## START

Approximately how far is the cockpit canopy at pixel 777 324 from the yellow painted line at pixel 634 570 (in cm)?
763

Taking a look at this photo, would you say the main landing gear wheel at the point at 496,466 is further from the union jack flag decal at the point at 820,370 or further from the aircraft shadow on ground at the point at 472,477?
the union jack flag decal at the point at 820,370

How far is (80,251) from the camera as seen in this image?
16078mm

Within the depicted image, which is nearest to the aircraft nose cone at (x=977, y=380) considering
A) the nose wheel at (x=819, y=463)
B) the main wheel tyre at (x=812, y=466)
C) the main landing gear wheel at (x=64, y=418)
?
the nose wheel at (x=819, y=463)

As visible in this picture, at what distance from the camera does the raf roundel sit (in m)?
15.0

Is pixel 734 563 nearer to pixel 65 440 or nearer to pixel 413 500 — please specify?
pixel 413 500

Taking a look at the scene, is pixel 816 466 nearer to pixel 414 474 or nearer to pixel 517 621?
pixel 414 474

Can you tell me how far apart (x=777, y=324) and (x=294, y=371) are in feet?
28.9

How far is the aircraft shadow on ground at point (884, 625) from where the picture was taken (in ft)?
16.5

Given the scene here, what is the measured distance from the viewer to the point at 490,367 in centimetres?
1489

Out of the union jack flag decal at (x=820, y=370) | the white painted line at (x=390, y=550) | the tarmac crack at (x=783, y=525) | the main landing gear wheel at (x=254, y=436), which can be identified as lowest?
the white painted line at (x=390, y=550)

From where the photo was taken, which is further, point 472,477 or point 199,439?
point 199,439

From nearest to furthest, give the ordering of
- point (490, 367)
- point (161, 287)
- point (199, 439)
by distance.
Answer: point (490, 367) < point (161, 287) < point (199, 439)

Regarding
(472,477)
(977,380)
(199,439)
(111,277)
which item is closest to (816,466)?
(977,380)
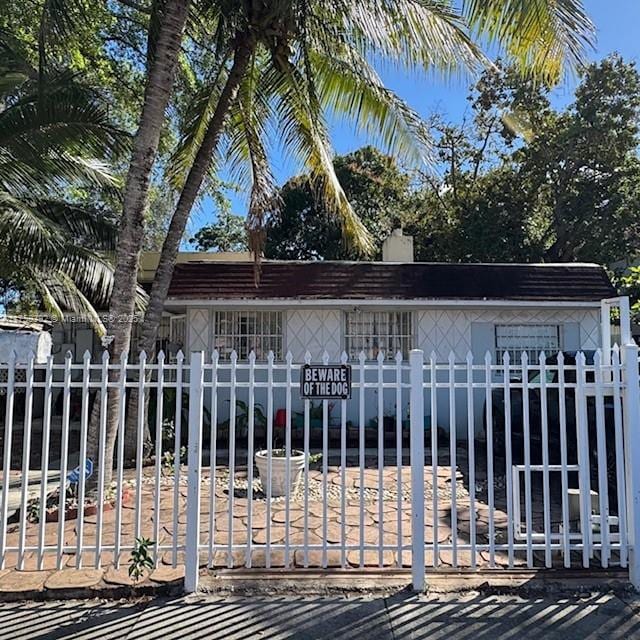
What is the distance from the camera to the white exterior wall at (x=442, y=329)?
12.1 meters

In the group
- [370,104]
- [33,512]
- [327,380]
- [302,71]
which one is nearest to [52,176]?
[302,71]

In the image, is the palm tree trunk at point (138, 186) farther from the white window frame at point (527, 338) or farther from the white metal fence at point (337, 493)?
the white window frame at point (527, 338)

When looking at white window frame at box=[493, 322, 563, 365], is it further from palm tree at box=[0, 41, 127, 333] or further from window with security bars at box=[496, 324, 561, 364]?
palm tree at box=[0, 41, 127, 333]

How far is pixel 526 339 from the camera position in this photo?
40.5 ft

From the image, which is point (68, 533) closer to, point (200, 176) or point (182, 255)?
point (200, 176)

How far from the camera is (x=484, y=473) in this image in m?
8.54

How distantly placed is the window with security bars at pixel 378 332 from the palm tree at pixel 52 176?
16.9 feet

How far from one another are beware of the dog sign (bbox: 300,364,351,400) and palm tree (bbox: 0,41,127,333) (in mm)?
4694

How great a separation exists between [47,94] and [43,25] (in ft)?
6.05

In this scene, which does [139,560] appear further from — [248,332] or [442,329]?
[442,329]

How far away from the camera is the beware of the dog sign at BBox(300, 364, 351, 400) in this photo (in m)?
4.70

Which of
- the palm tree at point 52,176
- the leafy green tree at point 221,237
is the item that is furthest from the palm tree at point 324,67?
the leafy green tree at point 221,237

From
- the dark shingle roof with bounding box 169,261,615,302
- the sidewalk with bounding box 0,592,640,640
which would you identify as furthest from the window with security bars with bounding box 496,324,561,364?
the sidewalk with bounding box 0,592,640,640

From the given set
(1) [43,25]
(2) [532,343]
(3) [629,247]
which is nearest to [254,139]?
(1) [43,25]
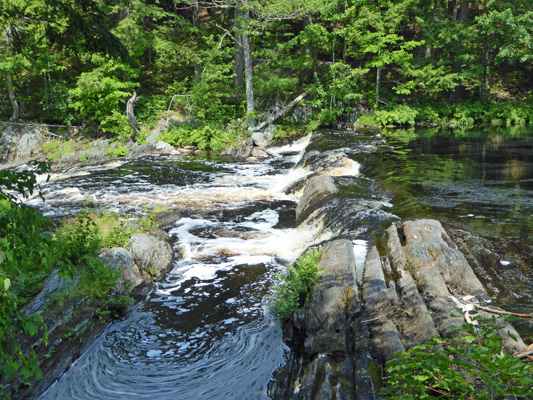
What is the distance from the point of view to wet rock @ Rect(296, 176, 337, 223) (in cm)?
981

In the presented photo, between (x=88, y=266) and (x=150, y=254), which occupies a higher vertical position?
(x=88, y=266)

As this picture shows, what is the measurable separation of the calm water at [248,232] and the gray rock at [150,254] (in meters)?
0.26

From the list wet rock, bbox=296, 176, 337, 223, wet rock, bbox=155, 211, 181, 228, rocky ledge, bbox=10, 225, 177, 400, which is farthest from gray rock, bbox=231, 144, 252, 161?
rocky ledge, bbox=10, 225, 177, 400

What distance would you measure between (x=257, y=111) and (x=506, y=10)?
49.9 feet

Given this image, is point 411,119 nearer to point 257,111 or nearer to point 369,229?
point 257,111

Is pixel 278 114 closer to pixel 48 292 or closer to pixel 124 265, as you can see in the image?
pixel 124 265

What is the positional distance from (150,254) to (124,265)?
2.63 ft

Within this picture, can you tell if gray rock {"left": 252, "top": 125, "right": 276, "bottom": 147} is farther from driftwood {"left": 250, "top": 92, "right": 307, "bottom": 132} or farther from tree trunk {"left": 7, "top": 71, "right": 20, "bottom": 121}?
tree trunk {"left": 7, "top": 71, "right": 20, "bottom": 121}

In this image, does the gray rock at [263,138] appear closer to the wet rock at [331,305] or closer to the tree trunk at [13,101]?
the tree trunk at [13,101]

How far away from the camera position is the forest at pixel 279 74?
2144 cm

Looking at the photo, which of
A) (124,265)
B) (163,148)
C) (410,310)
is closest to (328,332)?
(410,310)

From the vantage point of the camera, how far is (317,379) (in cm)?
400

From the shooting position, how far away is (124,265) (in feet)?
22.4

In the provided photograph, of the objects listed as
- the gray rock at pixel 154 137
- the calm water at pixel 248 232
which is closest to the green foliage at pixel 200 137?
the gray rock at pixel 154 137
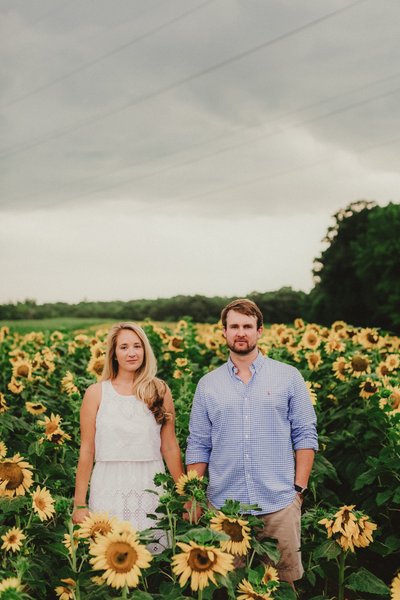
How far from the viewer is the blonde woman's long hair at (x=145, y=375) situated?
382 cm

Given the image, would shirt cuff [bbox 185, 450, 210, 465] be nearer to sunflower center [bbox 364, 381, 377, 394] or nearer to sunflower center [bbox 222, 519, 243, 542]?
sunflower center [bbox 222, 519, 243, 542]

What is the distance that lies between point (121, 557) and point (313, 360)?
4851 millimetres

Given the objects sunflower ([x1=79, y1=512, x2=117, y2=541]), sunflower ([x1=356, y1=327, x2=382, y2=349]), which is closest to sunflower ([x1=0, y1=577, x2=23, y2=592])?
sunflower ([x1=79, y1=512, x2=117, y2=541])

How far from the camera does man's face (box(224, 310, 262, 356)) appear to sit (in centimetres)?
361

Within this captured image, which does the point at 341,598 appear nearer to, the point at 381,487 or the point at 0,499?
the point at 0,499

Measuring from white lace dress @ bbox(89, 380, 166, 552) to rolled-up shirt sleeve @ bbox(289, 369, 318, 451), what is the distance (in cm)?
71

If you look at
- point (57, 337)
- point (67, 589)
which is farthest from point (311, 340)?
point (67, 589)

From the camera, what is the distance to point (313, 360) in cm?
713

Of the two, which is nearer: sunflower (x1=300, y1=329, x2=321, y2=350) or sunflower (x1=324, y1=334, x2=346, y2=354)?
sunflower (x1=324, y1=334, x2=346, y2=354)

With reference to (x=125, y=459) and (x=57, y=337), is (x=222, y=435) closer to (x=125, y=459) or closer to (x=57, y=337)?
(x=125, y=459)

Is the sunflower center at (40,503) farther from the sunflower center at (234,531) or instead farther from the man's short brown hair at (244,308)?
the man's short brown hair at (244,308)

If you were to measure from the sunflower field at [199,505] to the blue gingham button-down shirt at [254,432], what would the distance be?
203 millimetres

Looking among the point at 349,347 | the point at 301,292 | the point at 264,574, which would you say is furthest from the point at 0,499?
the point at 301,292

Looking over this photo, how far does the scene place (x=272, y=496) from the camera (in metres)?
3.60
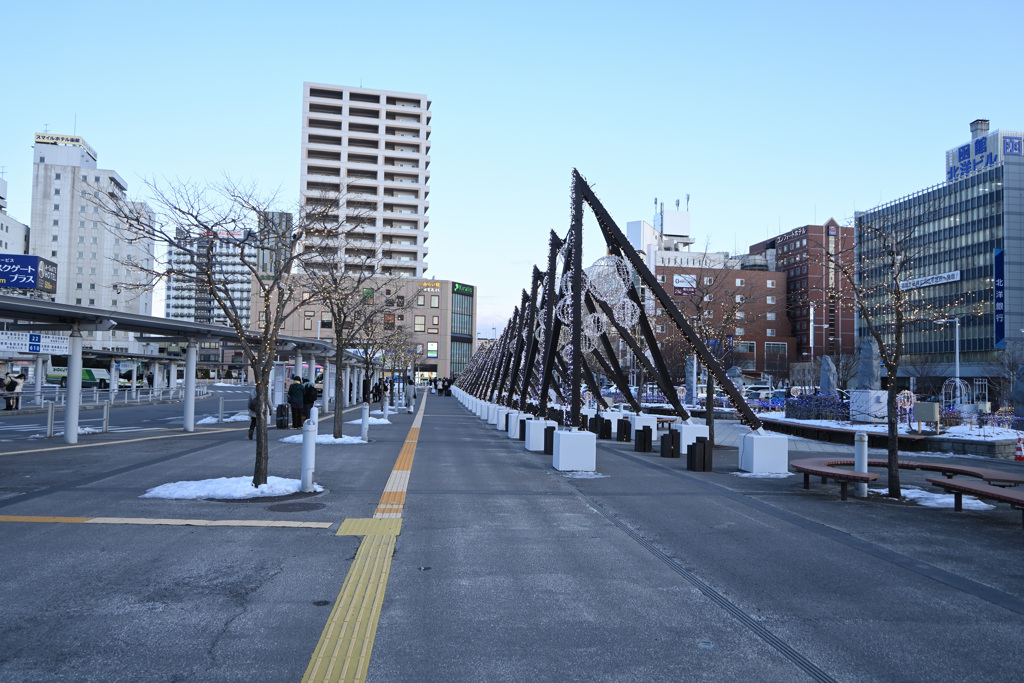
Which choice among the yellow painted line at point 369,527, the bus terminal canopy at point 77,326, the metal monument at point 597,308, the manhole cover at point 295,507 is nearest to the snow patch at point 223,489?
the manhole cover at point 295,507

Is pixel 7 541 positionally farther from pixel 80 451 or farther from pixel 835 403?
pixel 835 403

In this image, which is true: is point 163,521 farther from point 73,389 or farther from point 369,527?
point 73,389

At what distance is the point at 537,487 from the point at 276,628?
24.2 ft

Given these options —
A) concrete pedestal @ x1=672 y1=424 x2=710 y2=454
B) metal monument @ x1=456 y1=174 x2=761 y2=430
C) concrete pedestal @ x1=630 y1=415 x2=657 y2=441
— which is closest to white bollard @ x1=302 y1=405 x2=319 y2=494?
metal monument @ x1=456 y1=174 x2=761 y2=430

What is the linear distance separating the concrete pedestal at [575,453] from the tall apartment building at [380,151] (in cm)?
8846

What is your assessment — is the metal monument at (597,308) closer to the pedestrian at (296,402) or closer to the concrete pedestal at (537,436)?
the concrete pedestal at (537,436)

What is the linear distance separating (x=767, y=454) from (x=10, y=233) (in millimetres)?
122581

## END

:: Exercise brief ::
Print the entries from the very start down to the line holding "12.1 meters", inclusive, copying each line as it stands and leaving the pictures out.

:: Complete answer ::
Approximately how far is the cockpit canopy at pixel 777 324 from the yellow painted line at pixel 634 570 (in cm)?
763

Taking a look at this photo, would you say the main landing gear wheel at the point at 496,466 is further from the union jack flag decal at the point at 820,370 or further from the aircraft shadow on ground at the point at 472,477?
the union jack flag decal at the point at 820,370

How far is (80,251) from the camera as seen in this image?
16078mm

Within the depicted image, which is nearest to the aircraft nose cone at (x=977, y=380) considering
A) the nose wheel at (x=819, y=463)
B) the main wheel tyre at (x=812, y=466)
C) the main landing gear wheel at (x=64, y=418)
?
the nose wheel at (x=819, y=463)

As visible in this picture, at what distance from the camera does the raf roundel sit (in m)?
15.0

Is pixel 734 563 nearer to pixel 65 440 or nearer to pixel 413 500 — please specify?
pixel 413 500

Taking a look at the scene, is pixel 816 466 nearer to pixel 414 474 or nearer to pixel 517 621?
pixel 414 474

Can you tell me how far apart (x=777, y=324) and (x=294, y=371) are in feet?
28.9

How far is the aircraft shadow on ground at point (884, 625) from where the picture was taken (in ft)?
16.5

Given the scene here, what is the measured distance from the viewer to the point at 490,367 in centimetres?
1489

Out of the union jack flag decal at (x=820, y=370) | the white painted line at (x=390, y=550) | the tarmac crack at (x=783, y=525) | the main landing gear wheel at (x=254, y=436), which can be identified as lowest?
the white painted line at (x=390, y=550)

From where the photo was taken, which is further, point 472,477 or point 199,439?
point 199,439

From nearest to furthest, give the ordering of
- point (490, 367)
- point (161, 287)
- point (199, 439)
by distance.
Answer: point (490, 367) < point (161, 287) < point (199, 439)

Regarding
(472,477)
(977,380)
(199,439)
(111,277)
which item is closest to (816,466)?
(977,380)
What is the distance from the camera to the white exterior wall at (x=442, y=329)?
12.1 meters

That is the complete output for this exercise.